Superada a etapa de deliberação dos credores, o processo entra agora em uma nova fase, voltada à implementação das condições negociadas, ao cumprimento das obrigações previstas no plano e à continuidade das atividades produtivas.

Para João Paulo Marquezam, CEO do Grupo Nova Fronteira, a aprovação representa também uma sinalização ao mercado sobre a continuidade das operações.

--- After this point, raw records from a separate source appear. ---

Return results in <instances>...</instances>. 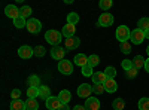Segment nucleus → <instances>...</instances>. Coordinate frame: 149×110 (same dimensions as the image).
Segmentation results:
<instances>
[{
    "mask_svg": "<svg viewBox=\"0 0 149 110\" xmlns=\"http://www.w3.org/2000/svg\"><path fill=\"white\" fill-rule=\"evenodd\" d=\"M146 52H148V55H149V46L146 48Z\"/></svg>",
    "mask_w": 149,
    "mask_h": 110,
    "instance_id": "45",
    "label": "nucleus"
},
{
    "mask_svg": "<svg viewBox=\"0 0 149 110\" xmlns=\"http://www.w3.org/2000/svg\"><path fill=\"white\" fill-rule=\"evenodd\" d=\"M45 54H46V51H45V48L43 46H36L34 48V57H39V58H42V57H45Z\"/></svg>",
    "mask_w": 149,
    "mask_h": 110,
    "instance_id": "37",
    "label": "nucleus"
},
{
    "mask_svg": "<svg viewBox=\"0 0 149 110\" xmlns=\"http://www.w3.org/2000/svg\"><path fill=\"white\" fill-rule=\"evenodd\" d=\"M73 110H86V107H85V106H79V104H78V106H74V107H73Z\"/></svg>",
    "mask_w": 149,
    "mask_h": 110,
    "instance_id": "41",
    "label": "nucleus"
},
{
    "mask_svg": "<svg viewBox=\"0 0 149 110\" xmlns=\"http://www.w3.org/2000/svg\"><path fill=\"white\" fill-rule=\"evenodd\" d=\"M10 110H27L26 101H22V100H12Z\"/></svg>",
    "mask_w": 149,
    "mask_h": 110,
    "instance_id": "21",
    "label": "nucleus"
},
{
    "mask_svg": "<svg viewBox=\"0 0 149 110\" xmlns=\"http://www.w3.org/2000/svg\"><path fill=\"white\" fill-rule=\"evenodd\" d=\"M121 52L125 54V55H128V54L131 52V45H130L128 42H122V43H121Z\"/></svg>",
    "mask_w": 149,
    "mask_h": 110,
    "instance_id": "35",
    "label": "nucleus"
},
{
    "mask_svg": "<svg viewBox=\"0 0 149 110\" xmlns=\"http://www.w3.org/2000/svg\"><path fill=\"white\" fill-rule=\"evenodd\" d=\"M26 107H27V110H39V103L34 98H29L26 101Z\"/></svg>",
    "mask_w": 149,
    "mask_h": 110,
    "instance_id": "25",
    "label": "nucleus"
},
{
    "mask_svg": "<svg viewBox=\"0 0 149 110\" xmlns=\"http://www.w3.org/2000/svg\"><path fill=\"white\" fill-rule=\"evenodd\" d=\"M139 110H149V98L143 97L139 100Z\"/></svg>",
    "mask_w": 149,
    "mask_h": 110,
    "instance_id": "28",
    "label": "nucleus"
},
{
    "mask_svg": "<svg viewBox=\"0 0 149 110\" xmlns=\"http://www.w3.org/2000/svg\"><path fill=\"white\" fill-rule=\"evenodd\" d=\"M145 70H146V71L149 73V58L146 59V63H145Z\"/></svg>",
    "mask_w": 149,
    "mask_h": 110,
    "instance_id": "42",
    "label": "nucleus"
},
{
    "mask_svg": "<svg viewBox=\"0 0 149 110\" xmlns=\"http://www.w3.org/2000/svg\"><path fill=\"white\" fill-rule=\"evenodd\" d=\"M45 104H46L48 110H60L61 106H63V103L60 101L58 97H49V98L45 101Z\"/></svg>",
    "mask_w": 149,
    "mask_h": 110,
    "instance_id": "8",
    "label": "nucleus"
},
{
    "mask_svg": "<svg viewBox=\"0 0 149 110\" xmlns=\"http://www.w3.org/2000/svg\"><path fill=\"white\" fill-rule=\"evenodd\" d=\"M64 55H66V49H64V48H60V46H54L52 49H51V57H52L54 59H57L58 63H60V61L64 58Z\"/></svg>",
    "mask_w": 149,
    "mask_h": 110,
    "instance_id": "11",
    "label": "nucleus"
},
{
    "mask_svg": "<svg viewBox=\"0 0 149 110\" xmlns=\"http://www.w3.org/2000/svg\"><path fill=\"white\" fill-rule=\"evenodd\" d=\"M81 45V39L79 37H76V36H73V37H69V39H66V48L69 51H72V49H76V48Z\"/></svg>",
    "mask_w": 149,
    "mask_h": 110,
    "instance_id": "13",
    "label": "nucleus"
},
{
    "mask_svg": "<svg viewBox=\"0 0 149 110\" xmlns=\"http://www.w3.org/2000/svg\"><path fill=\"white\" fill-rule=\"evenodd\" d=\"M27 30L31 33V34H37L40 30H42V24L39 19L36 18H31L30 21H27Z\"/></svg>",
    "mask_w": 149,
    "mask_h": 110,
    "instance_id": "6",
    "label": "nucleus"
},
{
    "mask_svg": "<svg viewBox=\"0 0 149 110\" xmlns=\"http://www.w3.org/2000/svg\"><path fill=\"white\" fill-rule=\"evenodd\" d=\"M39 97H40V98H43L45 101L49 98V97H52L49 86H46V85H40V86H39Z\"/></svg>",
    "mask_w": 149,
    "mask_h": 110,
    "instance_id": "19",
    "label": "nucleus"
},
{
    "mask_svg": "<svg viewBox=\"0 0 149 110\" xmlns=\"http://www.w3.org/2000/svg\"><path fill=\"white\" fill-rule=\"evenodd\" d=\"M27 97L36 100V97H39V88H29L27 89Z\"/></svg>",
    "mask_w": 149,
    "mask_h": 110,
    "instance_id": "34",
    "label": "nucleus"
},
{
    "mask_svg": "<svg viewBox=\"0 0 149 110\" xmlns=\"http://www.w3.org/2000/svg\"><path fill=\"white\" fill-rule=\"evenodd\" d=\"M104 91L106 92H116V89H118V83H116V80L115 79H107L104 83Z\"/></svg>",
    "mask_w": 149,
    "mask_h": 110,
    "instance_id": "15",
    "label": "nucleus"
},
{
    "mask_svg": "<svg viewBox=\"0 0 149 110\" xmlns=\"http://www.w3.org/2000/svg\"><path fill=\"white\" fill-rule=\"evenodd\" d=\"M18 55L21 58H24V59H29V58H31L34 55V48H31L29 45H24V46H21L18 49Z\"/></svg>",
    "mask_w": 149,
    "mask_h": 110,
    "instance_id": "9",
    "label": "nucleus"
},
{
    "mask_svg": "<svg viewBox=\"0 0 149 110\" xmlns=\"http://www.w3.org/2000/svg\"><path fill=\"white\" fill-rule=\"evenodd\" d=\"M58 98H60V101L63 103V104H69L70 100H72V94H70L69 89H63V91L58 94Z\"/></svg>",
    "mask_w": 149,
    "mask_h": 110,
    "instance_id": "17",
    "label": "nucleus"
},
{
    "mask_svg": "<svg viewBox=\"0 0 149 110\" xmlns=\"http://www.w3.org/2000/svg\"><path fill=\"white\" fill-rule=\"evenodd\" d=\"M136 76H137V68H136V67H133L131 70L125 71V77L127 79H134Z\"/></svg>",
    "mask_w": 149,
    "mask_h": 110,
    "instance_id": "39",
    "label": "nucleus"
},
{
    "mask_svg": "<svg viewBox=\"0 0 149 110\" xmlns=\"http://www.w3.org/2000/svg\"><path fill=\"white\" fill-rule=\"evenodd\" d=\"M60 110H70V107H69V104H63Z\"/></svg>",
    "mask_w": 149,
    "mask_h": 110,
    "instance_id": "43",
    "label": "nucleus"
},
{
    "mask_svg": "<svg viewBox=\"0 0 149 110\" xmlns=\"http://www.w3.org/2000/svg\"><path fill=\"white\" fill-rule=\"evenodd\" d=\"M78 22H79V15L76 14V12H70V14L67 15V24H73V26H76Z\"/></svg>",
    "mask_w": 149,
    "mask_h": 110,
    "instance_id": "24",
    "label": "nucleus"
},
{
    "mask_svg": "<svg viewBox=\"0 0 149 110\" xmlns=\"http://www.w3.org/2000/svg\"><path fill=\"white\" fill-rule=\"evenodd\" d=\"M84 106L86 107V110H98L100 109V101L95 97H90V98H86Z\"/></svg>",
    "mask_w": 149,
    "mask_h": 110,
    "instance_id": "12",
    "label": "nucleus"
},
{
    "mask_svg": "<svg viewBox=\"0 0 149 110\" xmlns=\"http://www.w3.org/2000/svg\"><path fill=\"white\" fill-rule=\"evenodd\" d=\"M5 15L8 18H12V19H17L21 14H19V9L15 6V5H8L5 8Z\"/></svg>",
    "mask_w": 149,
    "mask_h": 110,
    "instance_id": "10",
    "label": "nucleus"
},
{
    "mask_svg": "<svg viewBox=\"0 0 149 110\" xmlns=\"http://www.w3.org/2000/svg\"><path fill=\"white\" fill-rule=\"evenodd\" d=\"M93 92L97 94V95L103 94V92H104V85H102V83H94V85H93Z\"/></svg>",
    "mask_w": 149,
    "mask_h": 110,
    "instance_id": "32",
    "label": "nucleus"
},
{
    "mask_svg": "<svg viewBox=\"0 0 149 110\" xmlns=\"http://www.w3.org/2000/svg\"><path fill=\"white\" fill-rule=\"evenodd\" d=\"M137 28H140L142 31H146L149 28V18H140L139 22H137Z\"/></svg>",
    "mask_w": 149,
    "mask_h": 110,
    "instance_id": "23",
    "label": "nucleus"
},
{
    "mask_svg": "<svg viewBox=\"0 0 149 110\" xmlns=\"http://www.w3.org/2000/svg\"><path fill=\"white\" fill-rule=\"evenodd\" d=\"M82 75L85 76V77H93V75H94V73H93V66H90V64H86V66H84L82 67Z\"/></svg>",
    "mask_w": 149,
    "mask_h": 110,
    "instance_id": "29",
    "label": "nucleus"
},
{
    "mask_svg": "<svg viewBox=\"0 0 149 110\" xmlns=\"http://www.w3.org/2000/svg\"><path fill=\"white\" fill-rule=\"evenodd\" d=\"M73 63L76 64V66H79V67L82 68L84 66H86V64H88V57H86L85 54H82V52H81V54H78L76 57L73 58Z\"/></svg>",
    "mask_w": 149,
    "mask_h": 110,
    "instance_id": "16",
    "label": "nucleus"
},
{
    "mask_svg": "<svg viewBox=\"0 0 149 110\" xmlns=\"http://www.w3.org/2000/svg\"><path fill=\"white\" fill-rule=\"evenodd\" d=\"M93 94V86L90 83H81L78 88V97L81 98H90V95Z\"/></svg>",
    "mask_w": 149,
    "mask_h": 110,
    "instance_id": "4",
    "label": "nucleus"
},
{
    "mask_svg": "<svg viewBox=\"0 0 149 110\" xmlns=\"http://www.w3.org/2000/svg\"><path fill=\"white\" fill-rule=\"evenodd\" d=\"M14 26L17 27V28H22V27H27V21H26V18H22L21 15L17 18V19H14Z\"/></svg>",
    "mask_w": 149,
    "mask_h": 110,
    "instance_id": "27",
    "label": "nucleus"
},
{
    "mask_svg": "<svg viewBox=\"0 0 149 110\" xmlns=\"http://www.w3.org/2000/svg\"><path fill=\"white\" fill-rule=\"evenodd\" d=\"M45 39L49 45L58 46L61 43V40H63V34H61L60 31H57V30H48L45 33Z\"/></svg>",
    "mask_w": 149,
    "mask_h": 110,
    "instance_id": "1",
    "label": "nucleus"
},
{
    "mask_svg": "<svg viewBox=\"0 0 149 110\" xmlns=\"http://www.w3.org/2000/svg\"><path fill=\"white\" fill-rule=\"evenodd\" d=\"M106 80H107V77L104 75V71H97L93 75V83H102L103 85Z\"/></svg>",
    "mask_w": 149,
    "mask_h": 110,
    "instance_id": "20",
    "label": "nucleus"
},
{
    "mask_svg": "<svg viewBox=\"0 0 149 110\" xmlns=\"http://www.w3.org/2000/svg\"><path fill=\"white\" fill-rule=\"evenodd\" d=\"M74 31H76V26H73V24H66V26L63 27V30H61V34L66 36V39H69V37H73L74 36Z\"/></svg>",
    "mask_w": 149,
    "mask_h": 110,
    "instance_id": "14",
    "label": "nucleus"
},
{
    "mask_svg": "<svg viewBox=\"0 0 149 110\" xmlns=\"http://www.w3.org/2000/svg\"><path fill=\"white\" fill-rule=\"evenodd\" d=\"M10 97H12V100H21V91L19 89H12L10 92Z\"/></svg>",
    "mask_w": 149,
    "mask_h": 110,
    "instance_id": "40",
    "label": "nucleus"
},
{
    "mask_svg": "<svg viewBox=\"0 0 149 110\" xmlns=\"http://www.w3.org/2000/svg\"><path fill=\"white\" fill-rule=\"evenodd\" d=\"M121 66H122V68L125 70V71H128V70H131V68L134 67V64H133V59H124L122 63H121Z\"/></svg>",
    "mask_w": 149,
    "mask_h": 110,
    "instance_id": "38",
    "label": "nucleus"
},
{
    "mask_svg": "<svg viewBox=\"0 0 149 110\" xmlns=\"http://www.w3.org/2000/svg\"><path fill=\"white\" fill-rule=\"evenodd\" d=\"M115 36H116V40H119L121 43L122 42H128L130 36H131V30L127 27V26H119L115 31Z\"/></svg>",
    "mask_w": 149,
    "mask_h": 110,
    "instance_id": "2",
    "label": "nucleus"
},
{
    "mask_svg": "<svg viewBox=\"0 0 149 110\" xmlns=\"http://www.w3.org/2000/svg\"><path fill=\"white\" fill-rule=\"evenodd\" d=\"M112 0H102L100 3H98V6H100V9L102 10H107V9H110L112 8Z\"/></svg>",
    "mask_w": 149,
    "mask_h": 110,
    "instance_id": "36",
    "label": "nucleus"
},
{
    "mask_svg": "<svg viewBox=\"0 0 149 110\" xmlns=\"http://www.w3.org/2000/svg\"><path fill=\"white\" fill-rule=\"evenodd\" d=\"M145 39H146V37H145V31H142L140 28H136V30L131 31V36H130L131 43H134V45H140Z\"/></svg>",
    "mask_w": 149,
    "mask_h": 110,
    "instance_id": "5",
    "label": "nucleus"
},
{
    "mask_svg": "<svg viewBox=\"0 0 149 110\" xmlns=\"http://www.w3.org/2000/svg\"><path fill=\"white\" fill-rule=\"evenodd\" d=\"M19 14H21L22 18L30 17V15H31V8H30V6H22V8L19 9Z\"/></svg>",
    "mask_w": 149,
    "mask_h": 110,
    "instance_id": "33",
    "label": "nucleus"
},
{
    "mask_svg": "<svg viewBox=\"0 0 149 110\" xmlns=\"http://www.w3.org/2000/svg\"><path fill=\"white\" fill-rule=\"evenodd\" d=\"M145 63H146V59H145L142 55H136L134 59H133V64H134V67L137 68V70L145 68Z\"/></svg>",
    "mask_w": 149,
    "mask_h": 110,
    "instance_id": "22",
    "label": "nucleus"
},
{
    "mask_svg": "<svg viewBox=\"0 0 149 110\" xmlns=\"http://www.w3.org/2000/svg\"><path fill=\"white\" fill-rule=\"evenodd\" d=\"M112 24H113V15L109 14V12H104L98 18V26L100 27H110Z\"/></svg>",
    "mask_w": 149,
    "mask_h": 110,
    "instance_id": "7",
    "label": "nucleus"
},
{
    "mask_svg": "<svg viewBox=\"0 0 149 110\" xmlns=\"http://www.w3.org/2000/svg\"><path fill=\"white\" fill-rule=\"evenodd\" d=\"M112 107H113V110H124L125 103H124L122 98H116V100H113V103H112Z\"/></svg>",
    "mask_w": 149,
    "mask_h": 110,
    "instance_id": "26",
    "label": "nucleus"
},
{
    "mask_svg": "<svg viewBox=\"0 0 149 110\" xmlns=\"http://www.w3.org/2000/svg\"><path fill=\"white\" fill-rule=\"evenodd\" d=\"M58 71L61 73V75H72L73 73V64L70 63L69 59H61L60 63H58Z\"/></svg>",
    "mask_w": 149,
    "mask_h": 110,
    "instance_id": "3",
    "label": "nucleus"
},
{
    "mask_svg": "<svg viewBox=\"0 0 149 110\" xmlns=\"http://www.w3.org/2000/svg\"><path fill=\"white\" fill-rule=\"evenodd\" d=\"M88 64L93 66V67H95V66L100 64V58H98V55H95V54L90 55V57H88Z\"/></svg>",
    "mask_w": 149,
    "mask_h": 110,
    "instance_id": "30",
    "label": "nucleus"
},
{
    "mask_svg": "<svg viewBox=\"0 0 149 110\" xmlns=\"http://www.w3.org/2000/svg\"><path fill=\"white\" fill-rule=\"evenodd\" d=\"M104 75H106L107 79H115V76H116V70H115L113 67H106Z\"/></svg>",
    "mask_w": 149,
    "mask_h": 110,
    "instance_id": "31",
    "label": "nucleus"
},
{
    "mask_svg": "<svg viewBox=\"0 0 149 110\" xmlns=\"http://www.w3.org/2000/svg\"><path fill=\"white\" fill-rule=\"evenodd\" d=\"M145 37H146V39H149V28L145 31Z\"/></svg>",
    "mask_w": 149,
    "mask_h": 110,
    "instance_id": "44",
    "label": "nucleus"
},
{
    "mask_svg": "<svg viewBox=\"0 0 149 110\" xmlns=\"http://www.w3.org/2000/svg\"><path fill=\"white\" fill-rule=\"evenodd\" d=\"M27 85H29V88H39V86H40V79H39V76H37V75L29 76Z\"/></svg>",
    "mask_w": 149,
    "mask_h": 110,
    "instance_id": "18",
    "label": "nucleus"
}]
</instances>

“A aprovação passa uma mensagem importante para o mercado: o Grupo Nova Fronteira continua firme na atividade e superou o estado de crise. Depois de um processo longo e de negociações complexas, começa agora uma nova fase, que exige disciplina para cumprir o que foi negociado, manter a produção e reconstruir a relação de confiança com credores, fornecedores e parceiros comerciais”, afirma.

Atualmente, o grupo possui 25 mil hectares de área própria, dos quais 6 mil hectares são destinados ao cultivo de soja, além de estrutura com capacidade para 40 mil animais, entre pastagens e confinamento.

A manutenção dessa estrutura produtiva será um dos principais pilares da nova etapa da reestruturação, ao sustentar a geração de caixa necessária para a continuidade das operações e o cumprimento das obrigações estabelecidas no plano de recuperação judicial.